In addition, they also kick-started work on our new authorisation framework, based on CanCanCan, which I outlined previously. It’s taken longer than I would have liked to get that ready, but the code was merged and deployed last week, and I’ve started refactoring the rest of our controllers to use it. This will allow us to remove a lot of home-grown authorisation code and use a standard approach instead, which means less custom code to maintain as well as being more familiar to new developers. I see this authorisation framework as a key enabler for future projects – we’ll be able to develop new features faster, while making sure that only the right people have access.

Another recent upgrade has been to set up and start using the Active Job framework. This allows tasks to be run in the background, and is now a standard part of Ruby on Rails. We’re already using it for sending notification emails, so now if you post a comment to a popular diary entry, you don’t need to wait while the system sends dozens of notification emails to all the subscribers – they are queued and dealt with separately. A small improvement, perhaps, but the job framework will really come alive when we start using it for processing GPX trace uploads. I hope to have more news on that soon.

If you want to follow our progress more closely, or get involved in the development, head over to our GitHub repository for full installation and development guides, along with all the issues and pull requests that we are dealing with!

Groundwork for new features in OpenStreetMap

Last summer I finished a large refactoring, and thought it would be nice to change tack, and so I decided to try to push through a new feature as my next project. Refactoring is worthwhile, but it has a long-term pay-off. On the other hand, new features show progress to a wider audience, and so new features are another avenue to getting people interested and involved in development.

I picked an old Google Summer of Code project that hadn’t really been wrapped up, and immediately spotted a bunch of changes that would be needed to make it easier for others to help review it. Long story short, it needed a lot more work than anyone realised and it’s taken me a few months to get it ready. I’ve learned a few lessons about GSoC projects along the way, but that’s a story for another time.

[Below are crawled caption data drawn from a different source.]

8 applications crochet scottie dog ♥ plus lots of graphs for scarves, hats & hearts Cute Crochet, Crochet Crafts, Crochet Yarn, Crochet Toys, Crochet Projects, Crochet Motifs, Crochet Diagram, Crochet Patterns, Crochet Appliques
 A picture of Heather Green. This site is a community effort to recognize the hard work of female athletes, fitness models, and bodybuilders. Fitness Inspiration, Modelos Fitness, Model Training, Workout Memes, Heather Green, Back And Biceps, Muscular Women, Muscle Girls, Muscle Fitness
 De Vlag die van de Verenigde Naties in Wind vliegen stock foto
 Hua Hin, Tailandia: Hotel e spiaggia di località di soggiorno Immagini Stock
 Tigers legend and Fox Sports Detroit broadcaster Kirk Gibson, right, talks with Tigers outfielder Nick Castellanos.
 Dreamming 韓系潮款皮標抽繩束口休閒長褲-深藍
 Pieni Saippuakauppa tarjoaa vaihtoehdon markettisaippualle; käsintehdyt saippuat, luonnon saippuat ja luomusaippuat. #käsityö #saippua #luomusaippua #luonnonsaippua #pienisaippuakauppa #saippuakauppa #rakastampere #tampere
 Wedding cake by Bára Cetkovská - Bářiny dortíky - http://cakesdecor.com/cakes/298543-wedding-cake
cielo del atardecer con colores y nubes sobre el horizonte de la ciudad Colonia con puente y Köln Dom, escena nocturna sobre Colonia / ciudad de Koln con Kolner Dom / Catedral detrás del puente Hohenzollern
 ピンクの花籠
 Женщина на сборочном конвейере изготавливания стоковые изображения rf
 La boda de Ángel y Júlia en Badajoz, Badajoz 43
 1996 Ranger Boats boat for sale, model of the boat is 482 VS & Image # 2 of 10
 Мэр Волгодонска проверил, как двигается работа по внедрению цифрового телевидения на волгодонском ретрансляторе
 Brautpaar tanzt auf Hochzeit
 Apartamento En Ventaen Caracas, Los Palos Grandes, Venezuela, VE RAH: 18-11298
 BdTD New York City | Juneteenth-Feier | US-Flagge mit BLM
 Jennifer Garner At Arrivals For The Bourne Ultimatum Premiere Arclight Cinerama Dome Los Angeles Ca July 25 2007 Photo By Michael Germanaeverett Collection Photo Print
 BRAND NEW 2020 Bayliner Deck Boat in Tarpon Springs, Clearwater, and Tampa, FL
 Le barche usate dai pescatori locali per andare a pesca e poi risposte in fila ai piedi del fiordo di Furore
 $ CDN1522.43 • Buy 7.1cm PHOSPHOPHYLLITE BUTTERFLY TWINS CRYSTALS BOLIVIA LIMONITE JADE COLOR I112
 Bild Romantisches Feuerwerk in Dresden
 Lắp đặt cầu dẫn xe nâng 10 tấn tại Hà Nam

I want to keep going with the refactoring, since a better codebase leads to happier developers and eventually to better features. But it’s worthwhile having some sort of a goal, otherwise it’s hard to decide what’s important to refactor, and to avoid getting lost in the weeds. There have been discussions in the past about adding some form of Groups to OpenStreetMap, and it’s a topic that keeps on coming up. But I know that if anyone tried implementing Groups on top of our current codebase, it would be impossible to maintain, and it’s far too big a challenge for a self-contained project like GSoC.

So what things do I think would make it easier to implement Groups? The most obvious piece of groundwork is a proper authorisation framework. Without that, deciding who can view messages in or add members to each group would be gnarly. I also don’t want to add many more new features to the site with our “default allow” permissions – it’s too easy to get that wrong, particularly adding something substantial and complex like Groups.

I had a stab at adding the authorisation framework a few weeks ago, but quickly realised some more groundwork would help. We can make life easier for defining the permissions if we use standard Rails resource routing in more places. However, that involves refactoring controller methods and renaming various files. That refactoring becomes easier if we use standard Rails link helpers, and if we use shortened internationalization lookups.

So there’s some more groundwork to do before the groundwork before the groundwork…

Factory Refactoring – Done!

After over 50 Pull Requests spread over the last 9 months, I’ve finally finished refactoring the openstreetmap-website test suite to use factories instead of fixtures. Time for a celebration!

As I’ve discussed in previous posts, the openstreetmap-website codebase powers the main OpenStreetMap website and the map editing API. The test suite has traditionally only used fixtures, where all test data was preloaded into the database and the same data used for every test. One drawback of this approach is that any change to the fixtures can have knock-on effects on other tests. For example, adding another diary entry to the fixtures could break a different test which expects a particular number of diary entries to be found by a search query. There are also more subtle problems, including the lack of clear intent in the tests. When you read a test that asserts that a given Node or Way is found, it was often not clear which attributes of the fixture were important – perhaps that Node belonged to a particular Changeset, or had a particular timestamp, or was in a particular location, or a mixture of other attributes. Figuring out these hidden intents for each test was often a major source of the refactoring effort – and there’s 1080 tests in the suite, with more than 325,000 total assertions!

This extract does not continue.